Hey, the blog is new and I haven’t yet gotten used to it, therefore I absolutely don’t know what you would like to read about :) But it’s also good because I can choose the topics freely. This one will be about monitoring the Workflow Agent Listeners or how to make sure Agent listeners are really doing their job.

The question is simple: How do we know if Agent listeners are really working as expected?

We can take a look of the status icons is Oracle Application Manager

Status icon of Agent Listeners

Status icon of Agent Listeners

… the icon is green so the started Agent listeners are working. You can also click on the icon and see the status of each Agent listener separately …

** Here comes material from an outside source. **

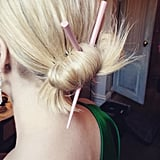 And finished her bun with chopsticks in her hair.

Status of each Agent listener

Status of each Agent listener

But is that enough to say that it’s all right with the Agent listeners? if we want to be sure about it, we have to check if all the job that has to be done by the Agent listeners is really done.

As Agent listeners are based on Oracle queues, we’ll check if the queue serving particular Agent listener contains many pending messages. If it is - it’s clear that something is not right there.

We’ll need to query 3 tables/views to get the information you need for checking how much work is left to be done for the listeners:

  • applsys.fnd_svc_components - table which stores information about service components whic also the Agent listeners are;
  • applsys.wf_agents - Agent definitions for Business Event System (ETRM)
  • dba_queues - Describes the operational characteristics of every queue in a database (Oracle 10g R2 documentation)

Here’s the select that shows which queue corresponds to each Agent listener:

select t.component_name,
       p.owner,
       p.queue_table,
       t.correlation_id
  from applsys.fnd_svc_components t,
       applsys.wf_agents o,
       dba_queues p
 where t.inbound_agent_name || t.outbound_agent_name = o.name
   and p.owner || '.' || p.name = o.queue_name
   and t.component_type like 'WF_%AGENT%';

There are some interesting parts, like t.inbound_agent_name || t.outbound_agent_name = o.name in the query, that’s because the Agent listener will be either inbound or outbound, but not both at the same time, so we can concatenate both fields (as one of them is NULL) to make it shorter.

The output of the query will be like this:

Agent listener related queue tables

Agent listener related queue tables

I’ll use this information to construct queries for checking pending messages in the queues dynamically:

select 'select ''' || t.component_name || ' (queue_table: ' ||
       p.QUEUE_TABLE || ')''||'' Count: ''||count(*) c from ' || p.owner || '.' ||
       p.QUEUE_TABLE ||
       ' where deq_time is null and nvl(delay,enq_time)<sysdate-1/24 ' ||
       nvl2(t.correlation_id,
            'and corrid like ''' || t.correlation_id || ''' ',
            null) || 'having count(*)>0;'
  from applsys.fnd_svc_components t, applsys.wf_agents o, dba_queues p
 where t.inbound_agent_name || t.outbound_agent_name = o.name
   and p.OWNER || '.' || p.name = o.queue_name
   and t.component_type like 'WF_%AGENT%';

This will give you queries for checking how many messages that should have been processed an hour ago there are for each Agent listener in it’s queue. Like these:

select 'ECX Inbound Agent Listener (queue_table: ECX_INQUEUE)' ||
       ' Count: ' || count(*) c
  from APPS.ECX_INQUEUE
 where deq_time is null
   and nvl(delay, enq_time) < sysdate - 1 / 24 having count(*) > 0;

… or …

select 'Workflow Deferred Notification Agent Listener (queue_table: WF_DEFERRED)' ||
       ' Count: ' || count(*) c
  from APPLSYS.WF_DEFERRED
 where deq_time is null
   and nvl(delay, enq_time) < sysdate - 1 / 24
   and corrid like 'oracle.apps.wf.notification.%'
having count(*) > 0;

After executing all the dynamically generated select statements, the output will turn your attention only to potentially problematic ones.

Workflow Java Deferred Agent Listener (queue_table: WF_JAVA_DEFERRED) Count: 3493

I have integrated this kind of check into monitoring system we have so that I get a message to my mailbox when my attention is needed.

Of course, this just makes sure Agent Listeners get their “tasks”, but does not mean they complete them successfuly… On the other hand, if an Agent listener works with errors - it is terminated after a number of errors that is definable through AOM, and if that happens, new messages will pile up in the queues and this monitoring will notice it.